Report every line from the following entries that contains the string "google".

Records from a data collection
■ ■ ■ ■ ■
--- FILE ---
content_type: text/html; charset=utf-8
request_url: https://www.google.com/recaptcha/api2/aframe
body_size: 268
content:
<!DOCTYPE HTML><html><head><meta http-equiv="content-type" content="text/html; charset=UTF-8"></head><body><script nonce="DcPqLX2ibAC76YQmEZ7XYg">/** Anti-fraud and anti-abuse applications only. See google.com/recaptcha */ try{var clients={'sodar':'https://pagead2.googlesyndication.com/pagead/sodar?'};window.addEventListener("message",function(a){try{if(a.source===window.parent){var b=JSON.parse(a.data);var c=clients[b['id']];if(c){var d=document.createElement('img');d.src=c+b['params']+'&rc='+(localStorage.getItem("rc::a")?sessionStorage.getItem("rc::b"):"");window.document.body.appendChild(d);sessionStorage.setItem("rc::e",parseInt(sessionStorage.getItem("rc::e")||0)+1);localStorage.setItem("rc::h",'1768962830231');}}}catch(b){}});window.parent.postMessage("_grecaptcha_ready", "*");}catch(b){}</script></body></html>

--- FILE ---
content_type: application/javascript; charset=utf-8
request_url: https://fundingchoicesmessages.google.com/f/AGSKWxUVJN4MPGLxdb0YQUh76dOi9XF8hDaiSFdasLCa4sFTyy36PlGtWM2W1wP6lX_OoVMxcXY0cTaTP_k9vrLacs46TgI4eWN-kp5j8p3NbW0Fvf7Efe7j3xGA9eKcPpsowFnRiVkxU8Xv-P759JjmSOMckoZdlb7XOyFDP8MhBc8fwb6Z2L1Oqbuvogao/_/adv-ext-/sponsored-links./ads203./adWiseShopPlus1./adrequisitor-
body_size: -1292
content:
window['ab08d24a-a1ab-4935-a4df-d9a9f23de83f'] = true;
■ ■ ■ ■ ■
**Written answer:**
request_url: https://www.google.com/recaptcha/api2/aframe
<!DOCTYPE HTML><html><head><meta http-equiv="content-type" content="text/html; charset=UTF-8"></head><body><script nonce="DcPqLX2ibAC76YQmEZ7XYg">/** Anti-fraud and anti-abuse applications only. See google.com/recaptcha */ try{var clients={'sodar':'https://pagead2.googlesyndication.com/pagead/sodar?'};window.addEventListener("message",function(a){try{if(a.source===window.parent){var b=JSON.parse(a.data);var c=clients[b['id']];if(c){var d=document.createElement('img');d.src=c+b['params']+'&rc='+(localStorage.getItem("rc::a")?sessionStorage.getItem("rc::b"):"");window.document.body.appendChild(d);sessionStorage.setItem("rc::e",parseInt(sessionStorage.getItem("rc::e")||0)+1);localStorage.setItem("rc::h",'1768962830231');}}}catch(b){}});window.parent.postMessage("_grecaptcha_ready", "*");}catch(b){}</script></body></html>
request_url: https://fundingchoicesmessages.google.com/f/AGSKWxUVJN4MPGLxdb0YQUh76dOi9XF8hDaiSFdasLCa4sFTyy36PlGtWM2W1wP6lX_OoVMxcXY0cTaTP_k9vrLacs46TgI4eWN-kp5j8p3NbW0Fvf7Efe7j3xGA9eKcPpsowFnRiVkxU8Xv-P759JjmSOMckoZdlb7XOyFDP8MhBc8fwb6Z2L1Oqbuvogao/_/adv-ext-/sponsored-links./ads203./adWiseShopPlus1./adrequisitor-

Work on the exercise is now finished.